Please reproduce the line containing "27 | 40 | C1 | A.B |" and every line after it in the records below, exactly and with nothing else.

Dataset items:
● ● ● ● ●
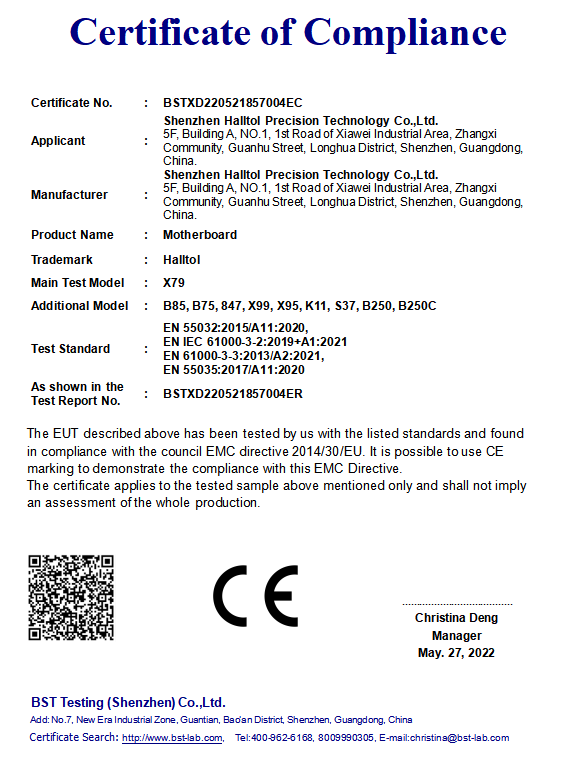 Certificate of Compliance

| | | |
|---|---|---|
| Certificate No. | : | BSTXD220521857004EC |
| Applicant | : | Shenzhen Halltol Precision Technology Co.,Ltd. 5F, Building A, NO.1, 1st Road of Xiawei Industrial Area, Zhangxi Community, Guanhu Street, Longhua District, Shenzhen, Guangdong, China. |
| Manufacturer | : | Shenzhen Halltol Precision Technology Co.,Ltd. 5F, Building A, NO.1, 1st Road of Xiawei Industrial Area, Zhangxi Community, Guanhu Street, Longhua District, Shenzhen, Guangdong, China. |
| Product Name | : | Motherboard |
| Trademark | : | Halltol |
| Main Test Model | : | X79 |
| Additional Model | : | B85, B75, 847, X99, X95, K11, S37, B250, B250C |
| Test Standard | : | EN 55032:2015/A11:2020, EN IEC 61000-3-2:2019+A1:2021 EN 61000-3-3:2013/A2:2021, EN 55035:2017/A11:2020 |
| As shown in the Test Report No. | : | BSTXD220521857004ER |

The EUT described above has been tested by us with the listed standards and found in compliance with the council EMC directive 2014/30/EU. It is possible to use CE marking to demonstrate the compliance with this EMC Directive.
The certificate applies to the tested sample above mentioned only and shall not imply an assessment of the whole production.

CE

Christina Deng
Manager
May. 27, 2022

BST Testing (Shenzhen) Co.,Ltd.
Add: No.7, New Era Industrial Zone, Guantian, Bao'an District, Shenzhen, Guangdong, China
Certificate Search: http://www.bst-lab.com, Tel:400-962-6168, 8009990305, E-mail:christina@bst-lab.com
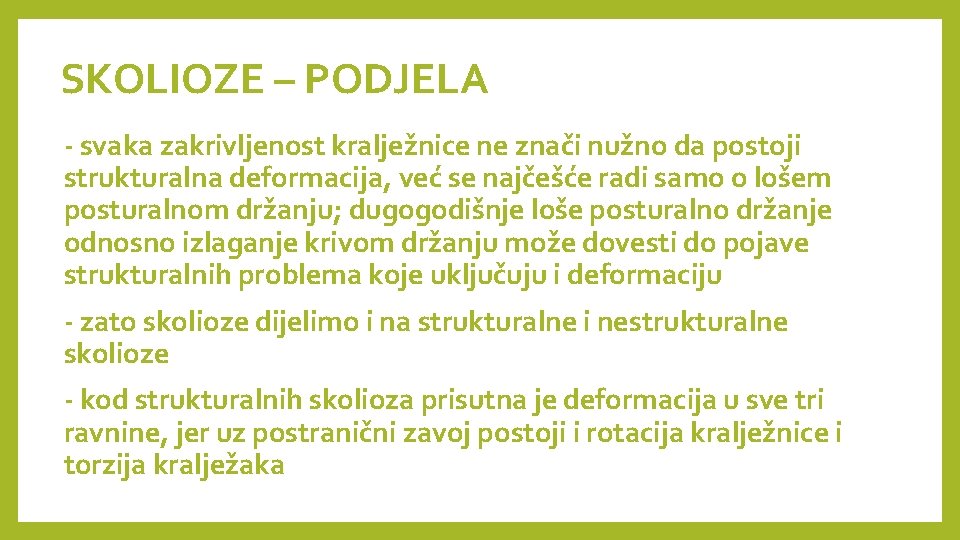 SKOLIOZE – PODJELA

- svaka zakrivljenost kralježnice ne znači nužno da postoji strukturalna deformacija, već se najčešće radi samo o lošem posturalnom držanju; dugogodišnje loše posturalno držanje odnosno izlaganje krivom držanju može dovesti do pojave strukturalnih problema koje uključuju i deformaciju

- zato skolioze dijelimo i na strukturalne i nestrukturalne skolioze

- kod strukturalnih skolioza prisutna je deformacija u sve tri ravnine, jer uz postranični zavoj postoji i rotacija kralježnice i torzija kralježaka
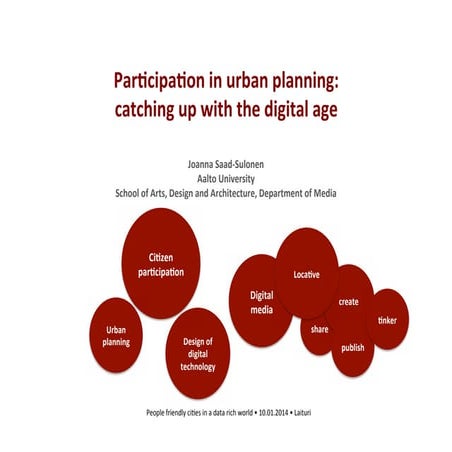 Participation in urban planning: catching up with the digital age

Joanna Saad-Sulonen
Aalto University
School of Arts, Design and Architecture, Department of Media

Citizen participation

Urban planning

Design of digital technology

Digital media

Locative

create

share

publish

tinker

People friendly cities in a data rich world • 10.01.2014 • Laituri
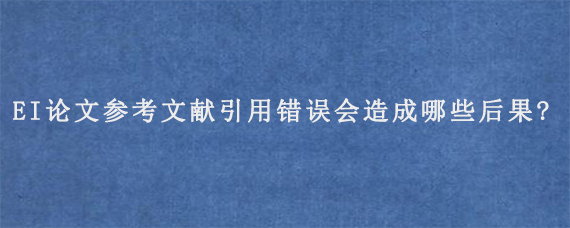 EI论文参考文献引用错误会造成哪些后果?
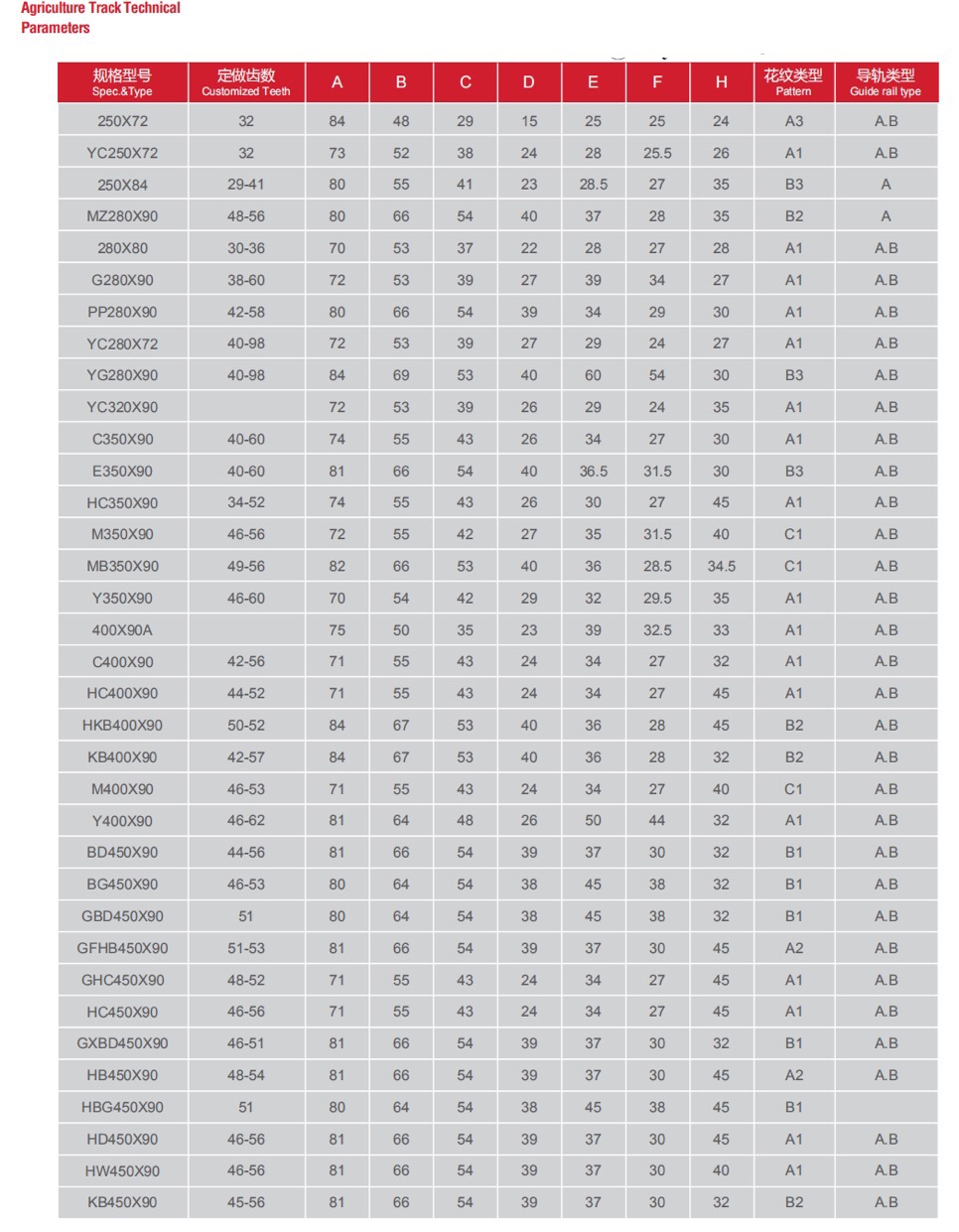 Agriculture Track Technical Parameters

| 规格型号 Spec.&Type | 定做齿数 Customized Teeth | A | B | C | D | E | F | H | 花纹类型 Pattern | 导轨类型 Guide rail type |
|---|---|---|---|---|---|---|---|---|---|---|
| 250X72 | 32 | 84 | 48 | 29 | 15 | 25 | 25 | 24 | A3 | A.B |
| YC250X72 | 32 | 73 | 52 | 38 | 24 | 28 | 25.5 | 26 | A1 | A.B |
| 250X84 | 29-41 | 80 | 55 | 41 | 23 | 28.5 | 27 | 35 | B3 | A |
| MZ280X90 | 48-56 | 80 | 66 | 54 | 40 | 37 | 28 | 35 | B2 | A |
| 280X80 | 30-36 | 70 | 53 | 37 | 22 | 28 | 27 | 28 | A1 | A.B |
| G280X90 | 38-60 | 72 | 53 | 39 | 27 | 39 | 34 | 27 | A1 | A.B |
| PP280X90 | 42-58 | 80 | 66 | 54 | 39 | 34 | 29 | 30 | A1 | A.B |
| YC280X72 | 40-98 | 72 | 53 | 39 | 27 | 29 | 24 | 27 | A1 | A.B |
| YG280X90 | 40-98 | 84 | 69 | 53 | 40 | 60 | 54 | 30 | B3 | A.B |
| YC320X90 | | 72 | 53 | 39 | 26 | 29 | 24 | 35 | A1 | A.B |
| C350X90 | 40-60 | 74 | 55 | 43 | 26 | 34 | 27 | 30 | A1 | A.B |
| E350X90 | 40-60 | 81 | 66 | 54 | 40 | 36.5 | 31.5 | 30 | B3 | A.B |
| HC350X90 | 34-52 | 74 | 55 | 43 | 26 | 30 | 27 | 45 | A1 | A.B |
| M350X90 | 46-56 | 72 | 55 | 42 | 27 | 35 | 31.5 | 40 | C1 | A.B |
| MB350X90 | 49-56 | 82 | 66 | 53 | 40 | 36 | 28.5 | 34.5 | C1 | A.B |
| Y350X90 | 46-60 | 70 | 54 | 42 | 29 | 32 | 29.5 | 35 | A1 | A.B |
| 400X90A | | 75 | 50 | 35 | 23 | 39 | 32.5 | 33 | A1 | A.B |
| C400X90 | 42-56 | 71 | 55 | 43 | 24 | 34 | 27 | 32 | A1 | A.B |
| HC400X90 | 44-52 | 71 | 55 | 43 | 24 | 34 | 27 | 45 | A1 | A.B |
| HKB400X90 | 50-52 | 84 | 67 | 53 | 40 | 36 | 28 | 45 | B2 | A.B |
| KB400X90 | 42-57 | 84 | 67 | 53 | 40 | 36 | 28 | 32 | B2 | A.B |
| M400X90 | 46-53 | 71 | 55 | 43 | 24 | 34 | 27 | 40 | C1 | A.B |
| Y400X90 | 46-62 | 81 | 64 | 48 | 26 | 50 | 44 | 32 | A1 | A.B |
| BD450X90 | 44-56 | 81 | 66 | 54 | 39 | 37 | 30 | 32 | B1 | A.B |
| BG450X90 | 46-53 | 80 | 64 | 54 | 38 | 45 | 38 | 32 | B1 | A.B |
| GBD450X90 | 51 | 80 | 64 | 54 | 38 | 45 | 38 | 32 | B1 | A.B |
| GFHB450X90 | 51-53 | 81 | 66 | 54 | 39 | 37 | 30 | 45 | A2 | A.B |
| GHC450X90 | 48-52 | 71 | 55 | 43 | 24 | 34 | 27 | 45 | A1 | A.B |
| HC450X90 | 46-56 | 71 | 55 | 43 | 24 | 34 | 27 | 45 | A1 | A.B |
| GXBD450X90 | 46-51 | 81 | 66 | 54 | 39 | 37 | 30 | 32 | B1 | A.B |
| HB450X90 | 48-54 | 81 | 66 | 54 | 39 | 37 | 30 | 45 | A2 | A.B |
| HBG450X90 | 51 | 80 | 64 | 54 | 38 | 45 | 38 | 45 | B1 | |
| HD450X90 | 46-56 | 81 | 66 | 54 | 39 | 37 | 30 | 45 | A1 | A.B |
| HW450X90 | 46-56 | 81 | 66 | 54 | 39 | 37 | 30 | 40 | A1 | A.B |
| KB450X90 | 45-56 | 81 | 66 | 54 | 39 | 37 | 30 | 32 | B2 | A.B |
● ● ● ● ●
## [Response box]
| M400X90 | 46-53 | 71 | 55 | 43 | 24 | 34 | 27 | 40 | C1 | A.B |
| Y400X90 | 46-62 | 81 | 64 | 48 | 26 | 50 | 44 | 32 | A1 | A.B |
| BD450X90 | 44-56 | 81 | 66 | 54 | 39 | 37 | 30 | 32 | B1 | A.B |
| BG450X90 | 46-53 | 80 | 64 | 54 | 38 | 45 | 38 | 32 | B1 | A.B |
| GBD450X90 | 51 | 80 | 64 | 54 | 38 | 45 | 38 | 32 | B1 | A.B |
| GFHB450X90 | 51-53 | 81 | 66 | 54 | 39 | 37 | 30 | 45 | A2 | A.B |
| GHC450X90 | 48-52 | 71 | 55 | 43 | 24 | 34 | 27 | 45 | A1 | A.B |
| HC450X90 | 46-56 | 71 | 55 | 43 | 24 | 34 | 27 | 45 | A1 | A.B |
| GXBD450X90 | 46-51 | 81 | 66 | 54 | 39 | 37 | 30 | 32 | B1 | A.B |
| HB450X90 | 48-54 | 81 | 66 | 54 | 39 | 37 | 30 | 45 | A2 | A.B |
| HBG450X90 | 51 | 80 | 64 | 54 | 38 | 45 | 38 | 45 | B1 | |
| HD450X90 | 46-56 | 81 | 66 | 54 | 39 | 37 | 30 | 45 | A1 | A.B |
| HW450X90 | 46-56 | 81 | 66 | 54 | 39 | 37 | 30 | 40 | A1 | A.B |
| KB450X90 | 45-56 | 81 | 66 | 54 | 39 | 37 | 30 | 32 | B2 | A.B |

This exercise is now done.